Starting with the line that holds "site TSW_S3_KB05.", reproduce each line through the last one of the data, exactly as written. Pictures are not copied.

****

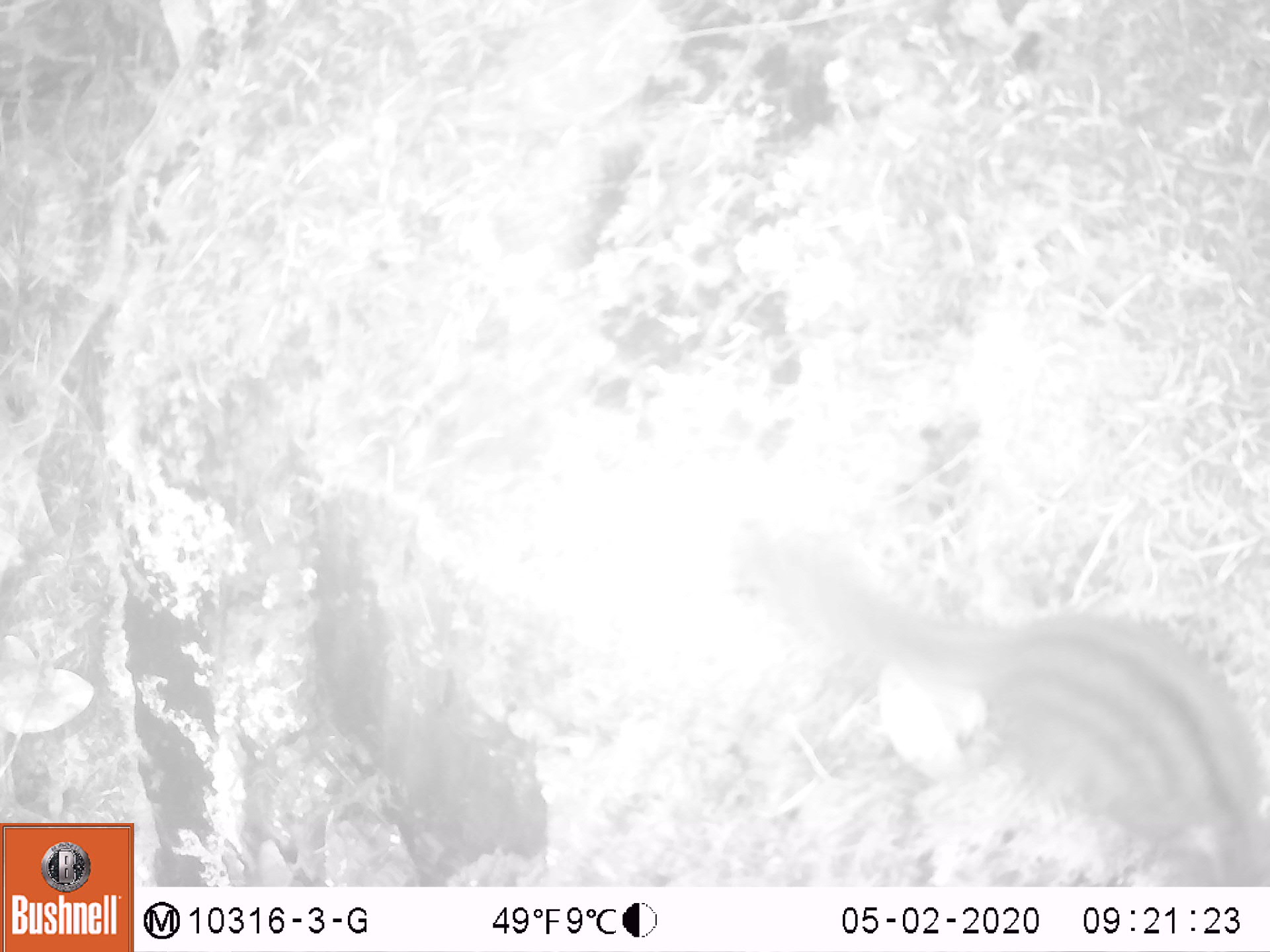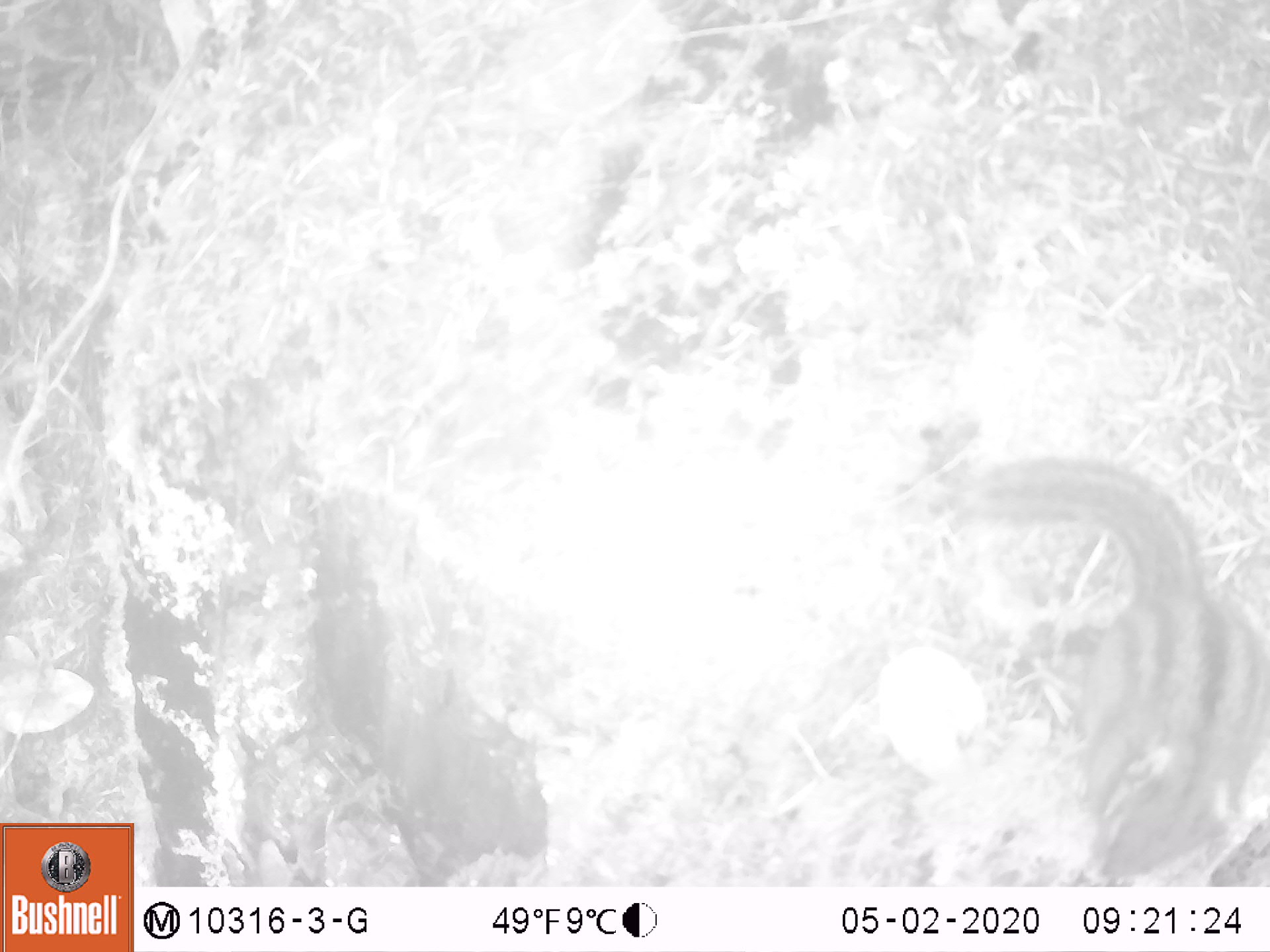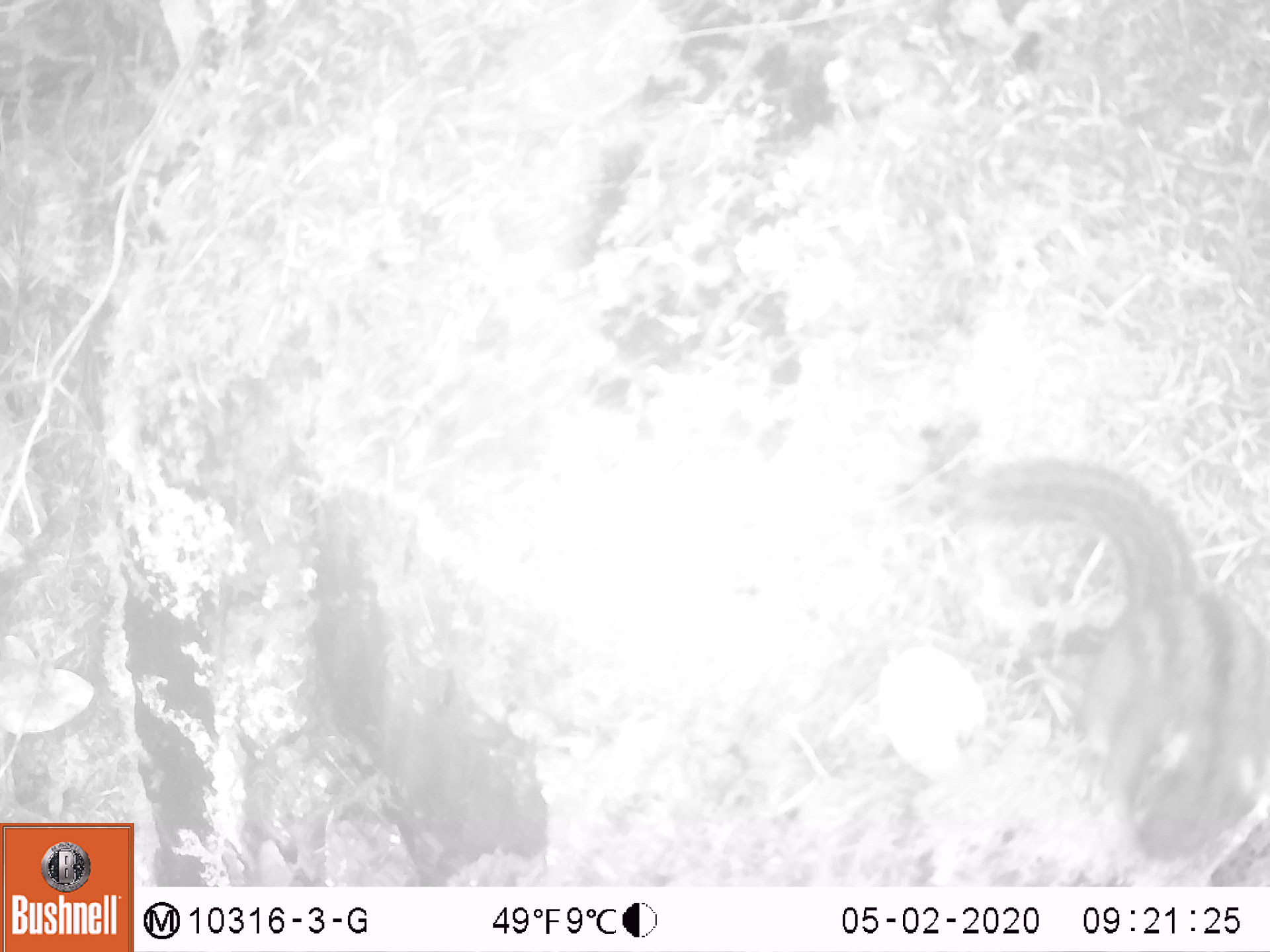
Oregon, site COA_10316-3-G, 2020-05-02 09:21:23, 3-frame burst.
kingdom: Animalia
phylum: Chordata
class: Mammalia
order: Rodentia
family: Sciuridae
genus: Neotamias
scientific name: Neotamias townsendii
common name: townsend's chipmunk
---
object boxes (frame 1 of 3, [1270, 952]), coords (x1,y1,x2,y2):
townsend's chipmunk: (744,518,1259,875)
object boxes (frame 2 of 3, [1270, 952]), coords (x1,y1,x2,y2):
townsend's chipmunk: (955,448,1259,878)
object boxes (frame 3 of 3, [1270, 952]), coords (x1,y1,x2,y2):
townsend's chipmunk: (964,439,1259,873)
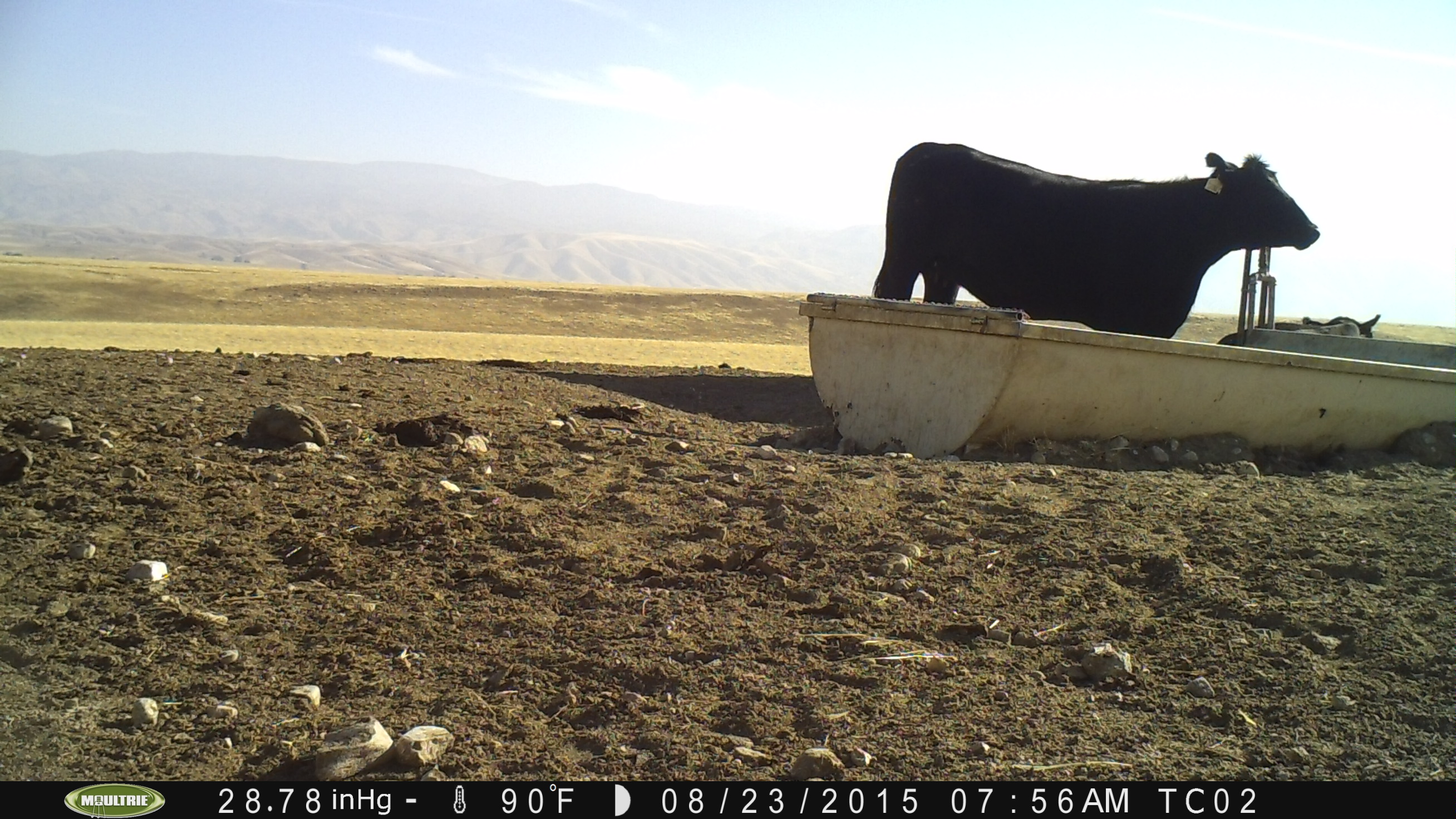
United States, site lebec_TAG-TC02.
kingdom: Animalia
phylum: Chordata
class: Mammalia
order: Artiodactyla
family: Bovidae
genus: Bos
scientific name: Bos taurus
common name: domestic cow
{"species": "Bos taurus (domestic cow)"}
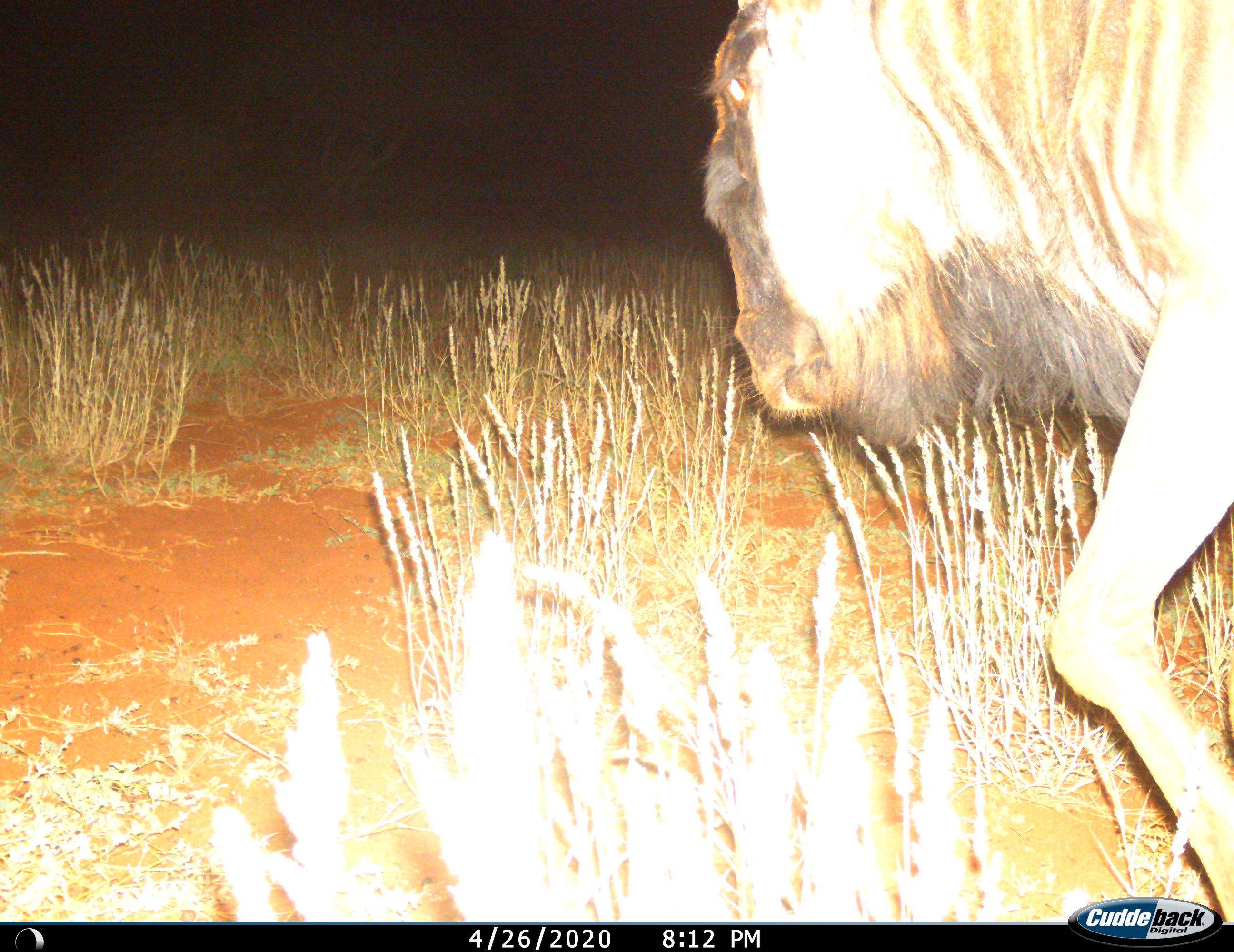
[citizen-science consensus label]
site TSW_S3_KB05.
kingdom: Animalia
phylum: Chordata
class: Mammalia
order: Artiodactyla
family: Bovidae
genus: Connochaetes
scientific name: Connochaetes taurinus taurinus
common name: blue wildebeest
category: wildebeestblue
Wildebeestblue (blue wildebeest) (Connochaetes taurinus taurinus), count 1. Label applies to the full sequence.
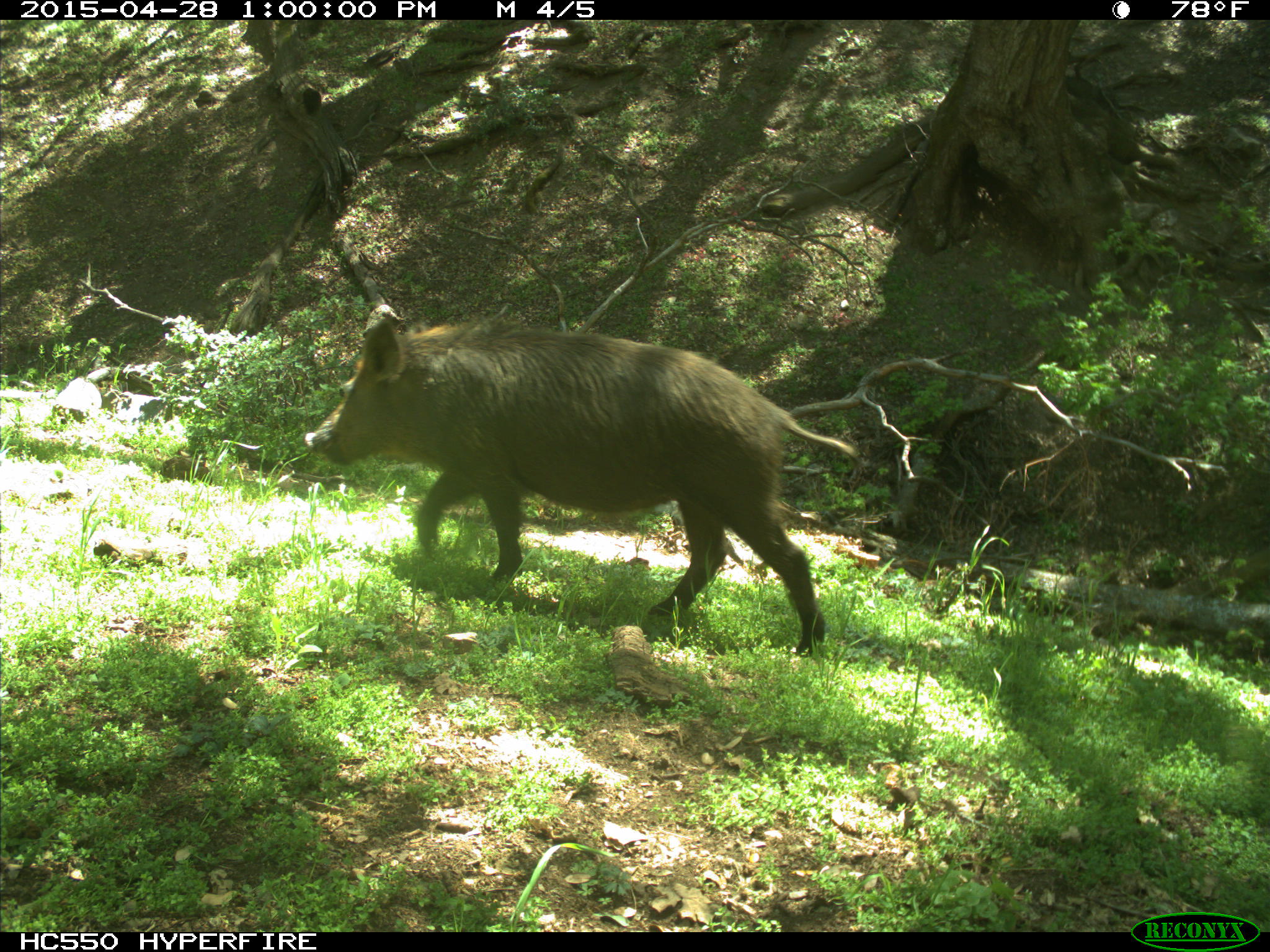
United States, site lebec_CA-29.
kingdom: Animalia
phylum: Chordata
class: Mammalia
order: Artiodactyla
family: Suidae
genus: Sus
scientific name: Sus scrofa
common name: wild boar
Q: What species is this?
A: Sus scrofa (wild boar).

****

- [RESULT BELOW]:
site TSW_S3_KB05.
kingdom: Animalia
phylum: Chordata
class: Mammalia
order: Artiodactyla
family: Bovidae
genus: Connochaetes
scientific name: Connochaetes taurinus taurinus
common name: blue wildebeest
category: wildebeestblue
Wildebeestblue (blue wildebeest) (Connochaetes taurinus taurinus), count 1. Label applies to the full sequence.
United States, site lebec_CA-29.
kingdom: Animalia
phylum: Chordata
class: Mammalia
order: Artiodactyla
family: Suidae
genus: Sus
scientific name: Sus scrofa
common name: wild boar
Q: What species is this?
A: Sus scrofa (wild boar).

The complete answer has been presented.